[Reading text Boundary: Start]

The Glass Eye
Louis Negin and Marie Brassard
A collaboration between two artists, The Glass Eye is a “play around a play” that combines art and documentary, dreams and reality.
Run Time: 70 minutes
Louis Negin is a Toronto actor, a 40-year veteran of stage and screen, both in Canada and abroad. Marie Brassard is a Montreal-based director, playwright and performer renowned for her imagistic collaborations with Robert Lepage. The two have virtually nothing in common, save their love of their work; yet from their differences of age, gender, culture and sensibility has sprung a theatrical hybrid unlike any other: not so much a play, as a theatrical objet d'art.

[Reading text Boundary: End]
[Records provided Boundary: Start]

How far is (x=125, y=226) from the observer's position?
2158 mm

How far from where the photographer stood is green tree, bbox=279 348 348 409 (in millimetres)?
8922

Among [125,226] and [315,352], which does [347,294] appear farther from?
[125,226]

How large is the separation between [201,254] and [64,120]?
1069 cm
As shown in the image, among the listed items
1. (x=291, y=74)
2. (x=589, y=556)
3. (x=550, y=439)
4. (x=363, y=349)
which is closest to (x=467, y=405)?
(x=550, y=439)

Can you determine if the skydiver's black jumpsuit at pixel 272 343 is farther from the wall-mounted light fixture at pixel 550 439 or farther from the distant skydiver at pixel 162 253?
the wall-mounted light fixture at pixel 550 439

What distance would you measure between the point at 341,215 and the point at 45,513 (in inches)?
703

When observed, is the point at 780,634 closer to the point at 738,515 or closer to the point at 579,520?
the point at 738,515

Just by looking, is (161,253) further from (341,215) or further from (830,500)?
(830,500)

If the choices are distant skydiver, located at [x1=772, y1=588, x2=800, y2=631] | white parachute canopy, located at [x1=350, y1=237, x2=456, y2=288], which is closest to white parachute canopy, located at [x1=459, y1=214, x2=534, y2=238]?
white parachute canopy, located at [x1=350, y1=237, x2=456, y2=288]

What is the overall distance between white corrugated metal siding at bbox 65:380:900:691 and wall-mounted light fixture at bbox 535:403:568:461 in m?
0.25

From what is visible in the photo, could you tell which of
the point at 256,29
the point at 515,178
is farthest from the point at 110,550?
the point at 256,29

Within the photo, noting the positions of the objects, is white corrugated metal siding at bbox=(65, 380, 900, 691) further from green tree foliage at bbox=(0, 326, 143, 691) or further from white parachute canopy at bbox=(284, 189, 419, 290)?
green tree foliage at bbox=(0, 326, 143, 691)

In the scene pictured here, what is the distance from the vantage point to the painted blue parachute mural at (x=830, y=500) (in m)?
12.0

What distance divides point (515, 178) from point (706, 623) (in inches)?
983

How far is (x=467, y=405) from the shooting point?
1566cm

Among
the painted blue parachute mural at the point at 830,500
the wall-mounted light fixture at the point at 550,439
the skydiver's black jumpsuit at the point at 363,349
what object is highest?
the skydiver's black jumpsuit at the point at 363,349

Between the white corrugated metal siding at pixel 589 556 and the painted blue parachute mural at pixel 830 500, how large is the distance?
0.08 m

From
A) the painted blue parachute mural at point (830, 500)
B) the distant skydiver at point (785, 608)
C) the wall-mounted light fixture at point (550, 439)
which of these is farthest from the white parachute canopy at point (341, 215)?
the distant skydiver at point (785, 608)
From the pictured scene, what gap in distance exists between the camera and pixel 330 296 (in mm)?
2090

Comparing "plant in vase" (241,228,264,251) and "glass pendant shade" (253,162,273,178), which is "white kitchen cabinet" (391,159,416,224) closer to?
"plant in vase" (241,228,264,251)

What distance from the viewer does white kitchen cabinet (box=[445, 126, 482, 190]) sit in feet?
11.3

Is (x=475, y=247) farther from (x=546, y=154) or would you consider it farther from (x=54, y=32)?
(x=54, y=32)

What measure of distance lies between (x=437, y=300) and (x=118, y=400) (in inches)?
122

[Records provided Boundary: End]

_Using the information_:
[A] Check each of these statements against the text about The Glass Eye, answering yes or no and quoting the words that decide it: (i) Louis Negin is a Montreal actor. (ii) The Glass Eye runs for 70 minutes. (iii) Marie Brassard is known for her collaborations with Robert Lepage.
[B] According to the text about The Glass Eye, how many years has Louis Negin worked on stage and screen?
[C] Go on with the text about The Glass Eye from its last sentence.
None of the data is needed for this work.

_Answer section_:
[A]
(i) No: "Louis Negin is a Toronto actor"
(ii) Yes: "Run Time: 70 minutes"
(iii) Yes: "renowned for her imagistic collaborations with Robert Lepage"

[B] 40 years.

[C]
Its genesis was a one-man show written by Negin in 2005. Entitled Polo's Fantasy: a Faux Memoir, it concerned the adventures of a young gay man who escapes the restrictions of life in Toronto in the 1940's by inventing an alter ego and moving to Montreal, where he gains entrée into the glamorous world of night-clubs, showgirls and gangsters. Rooted in Negin's own childhood fantasies, it was in part a joyous homage to a now-departed era. But Brassard saw in the piece a larger and more intriguing possibility: a journey into the mind and memories of Negin himself.
The result, built around Negin's original text, is a wide ranging reflection on celebrity, theatre, movies, sex and love - and the effect on them all over the passage of time. It is, in Negin's words, "a collage of memories, dreams, fantasies and truth."
Produced by Infrarouge, co-commissioned by the Luminato Festival and Usine C.